51 Accordingly, it is not for the Court to determine a claim on the possible application of Article 7(3) of Regulation No 40/94, where the merits of the claim have not been considered by the Office.

The claim for an order requiring the Office to publish the application for a trade mark pursuant to Article 40 of Regulation No 40/94

52 Under Article 44(1) of the Rules of Procedure of the Court, the application must contain, inter alia, the form of order sought by the applicant. This particular claim was made not in the application but in the applicant's response to a measure of organisation of procedure. It follows that the claim must be dismissed as inadmissible.

53 Furthermore, under Article 63(6) of Regulation No 40/94, the Office is to take the necessary measures to comply with the judgment of the Court of Justice.
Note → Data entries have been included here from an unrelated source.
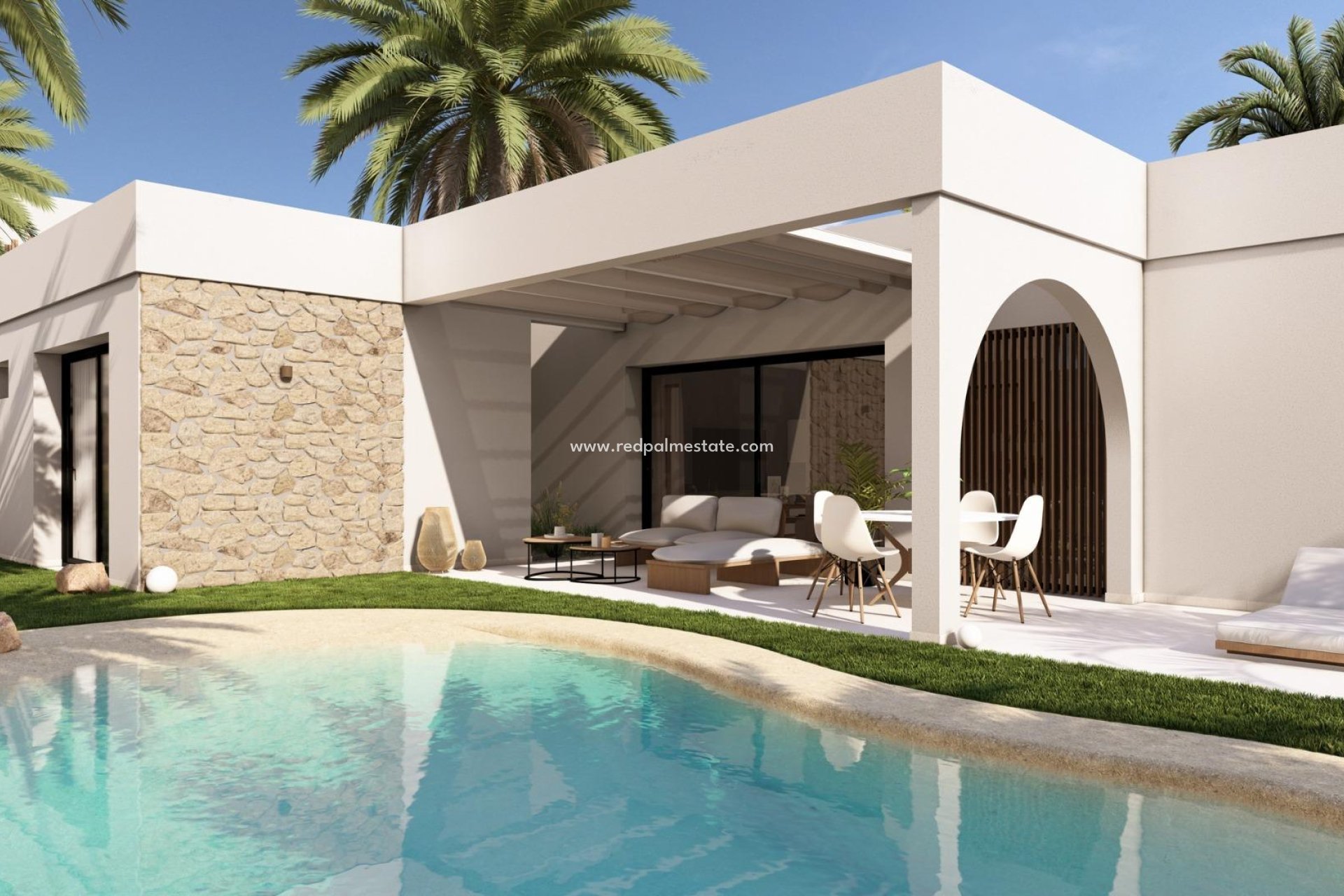 New Build - Detached Villa -
Banos y Mendigo - Altaona Golf And Country Village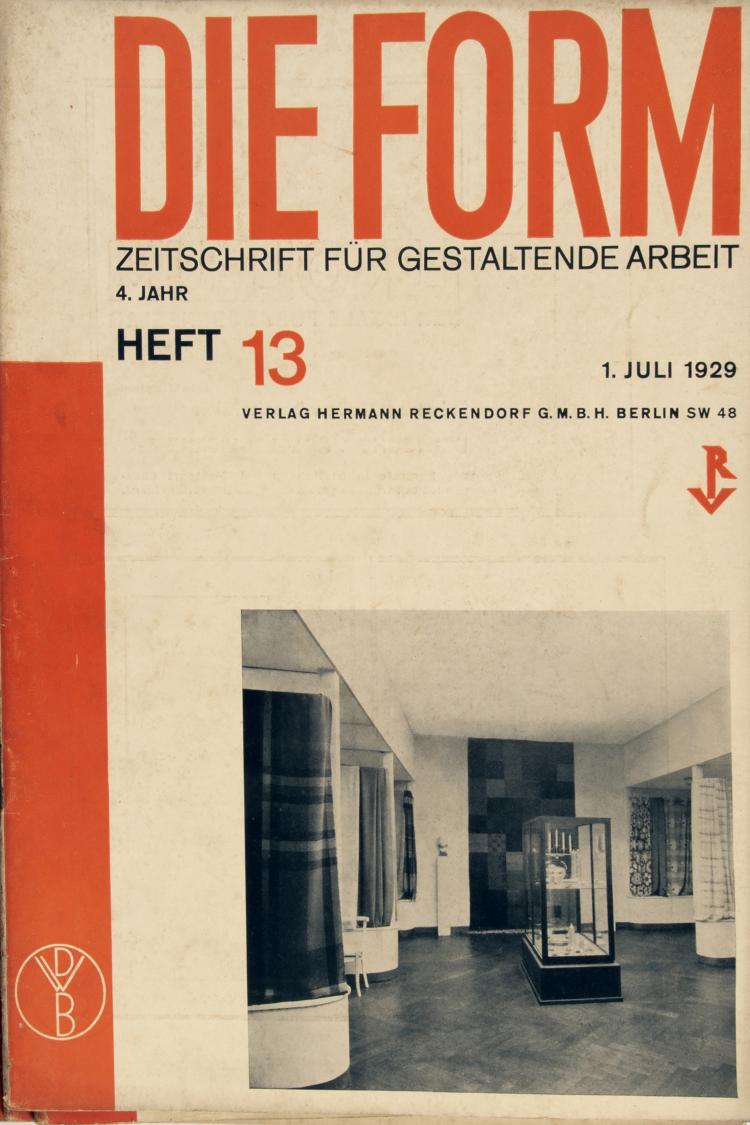 Bild 2 zu Objekt, Die Form 1929-31, 148A 139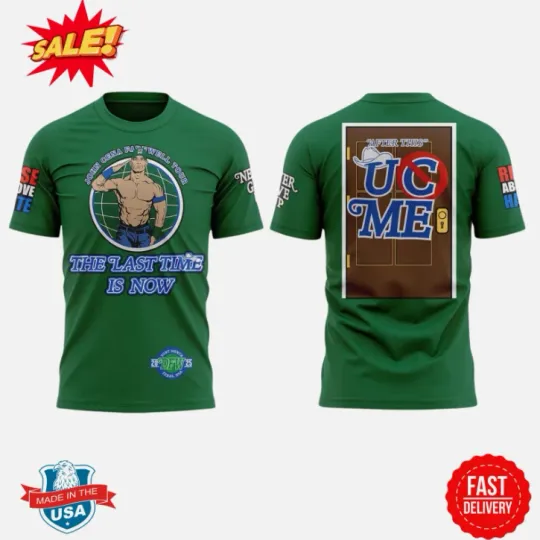 Discover Jo Cen Farewell Tour 2025 Dallas 3D T-Shirt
Accordingly, the Court of First Instance is not entitled to issue directions to the Office. It is for the latter to draw the consequences of the operative part of this judgment and the grounds on which it is based. The claim is therefore inadmissible in this respect as well.

Conclusion

54 In the light of paragraphs 32 to 45 above, the Court finds that the contested decision must be annulled, inasmuch as the Board of Appeal was wrong to refuse to examine the applicant's arguments based on Article 7(3) of Regulation No 40/94. As has already been pointed out, it is for the Office to take the necessary measures to comply with this judgment.

Decision on costs


Costs

55 Under Article 87(3) of the Rules of Procedure, the Court may rule that each party is to bear its own costs where each party succeeds on some and fails on other heads. In this case, it is appropriate to order the parties to bear their own costs.

Operative part


On those grounds,

THE COURT OF FIRST INSTANCE

(Second Chamber)

hereby:

1. The decision of the First Board of Appeal of the Office for Harmonisation in the Internal Market (Trade marks and Designs) of 31 July 1998 (Case R 35/1998-1) is annulled.

2. The parties shall bear their own costs.